◆ **Source passage**
[START]
Figure 6, on the other hand, shows the scenario in which no reliable
delivery mechanism is implemented.
| Path | Path | Path |
|--------------->|--------------->|--------------->|
| | | Resv |
| | Resv |<---------------|
| | X---------| |
TIMER EXPIRES | | |
| Path Tear | Path Tear | Path Tear |
|--------------->|--------------->|--------------->|
| | | |
Ingress LER LSR A LSR B Egress LER
Figure 6: MP2CP - Resv Error and Communication Failure
(No Reliable Delivery)
If no Resv message is received before the Expiration timer expires,
the ingress LER follows the same procedure defined in Section 4.1.
4.2.2.3. MP-to-CP Handover Failure - Node Graceful Restart
If node restart and graceful restart are enabled, then one of the
following scenarios will happen.
Case I - Finite Restart Time
In this case, the Restart Time (see [RFC3473]) is finite, i.e., not a
value of 0xffffffff. In the sequence diagram below, assume LSR A
restarts. If the ingress LER does not receive the Resv message in
time, it MUST abort the Handover process by generating a PathTear
message downstream. Also, if LSR A does not complete the restart
process within the restart time interval, then LSR B MUST start
tearing down all LSPs between LSR A and LSR B and this includes the
LSP that is being used to carry out the Handover of MP resources to
the CP. LSP B MUST generate a PathTear message downstream and a
PathErr message upstream. Both LSR B and the egress LER MUST NOT
release the DP resources because, in both nodes, the H bit is set in
the local Path state.
[END]
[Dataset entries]
[START]
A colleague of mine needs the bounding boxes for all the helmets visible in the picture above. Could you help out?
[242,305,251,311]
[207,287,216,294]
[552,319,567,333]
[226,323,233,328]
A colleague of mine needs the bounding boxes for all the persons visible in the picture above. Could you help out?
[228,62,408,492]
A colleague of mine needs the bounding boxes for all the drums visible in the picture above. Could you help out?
[END]
◆ **Instructions for the task**
In the handover failure passage, under Case I, what must the ingress LER do if it does not receive the Resv message in time?

◆ **Response to this task**
It must abort the Handover process by generating a PathTear message downstream.